Marcelo Mello: Hoje, nós, os carnavalescos, somos a resistência. Em toda nossa região, com exceção de Jundiaí, não tem mais desfile de escola de samba competitivo. Todos estão parados. Primeiro porque os gestores acabaram usando o Carnaval para fazer política. Educação e saúde têm suas verbas próprias. Se forem bem gastas, fiquem tranquilos. A cultura já tem o mínimo para trabalhar aquilo que tratamos como se fosse cultura. Não precisa desvio de verbas para fazer investimentos. Até porque a cultura está diretamente ligada à saúde. A melhor forma de prestarmos contas pela verba que recebemos é fazermos com que as pessoas participem do nosso Carnaval sem cobrar pela fantasia. Até 2020 ainda cobrávamos a doação de um litro de leite, que doávamos ao Lar Frederico Ozanam, mas nem isso vamos pedir mais. Quem gosta do Carnaval vai se divertir e vai brincar nas escolas de samba sem gastar um centavo.

 

Financeiramente falando, é difícil fazer Carnaval?
Marcelo Mello: O Carnaval está muito caro. Tudo que brilha custa caro. Hoje, praticamente 80% do que compramos vem da China e, com a alta do dólar, sofremos. Viramos a Geni, do Zé Pelintra, personagem de Chico Buarque. Durante o Carnaval todos aplaudem. Acabou o Carnaval somos escrachados. Quem vai para a rua quer um Carnaval bonito, até porque a referência são os Carnavais do Rio de Janeiro e de São Paulo. Se apresentarmos uma fantasia de TNT vão falar que estão dando dinheiro para essa b…? Então, se o gestor de uma escola de samba não entender que a verba pública é para fazer o Carnaval, a população e o gestor tem o direito de criticar. Agora, quando essa verba chega e conseguimos encantar o público, nosso trabalho foi bem-feito. Subvenção pública é para gastar na festa. Se o povo encontrar coisas bonitas, aumenta inclusive o interesse em participar nos próximos anos. Todas as fantasias que levaremos para a avenida participaram de desfiles do Grupo Especial das Escolas de Samba de São Paulo. Quem quis desfilar lá, pagou R$ 700 a R$ 800 para usar as fantasias. Nós compramos essas fantasias para adequar ao nosso enredo e as pessoas participarão de graça. Hoje todos querem nossa presença. Antigamente nos apresentávamos em escolas sem cobrar nada, apenas com algumas doações de leite. Só que precisamos de repasses financeiros para fazer o Carnaval.
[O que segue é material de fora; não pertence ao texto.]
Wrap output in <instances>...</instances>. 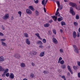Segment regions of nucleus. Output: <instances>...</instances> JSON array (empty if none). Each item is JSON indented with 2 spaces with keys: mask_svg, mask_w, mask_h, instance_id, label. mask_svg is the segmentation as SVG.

Por mais que façamos eventos ao longo do ano, vai ficar muito aquém do que precisamos. No último Carnaval, em 2020, a apresentação custou R$ 48 mil. O aporte financeiro da Prefeitura não chegou nem perto disso.

 

Qual a participação da Mocidade na comunidade saltense?
Marcelo Mello: Em 2023 vamos retomar um projeto de percussão nas escolas, sem cobrar nada, dando iniciação à fanfarra e, depois de setembro, convidamos alguns jovens para fazer parte de nossa bateria. No desfile deste ano ainda vamos contar com uma ala inclusiva. A Associação de Pais e Amigos dos Excepcionais (Apae) e os autistas do Instituto Zoom vão desfilar conosco.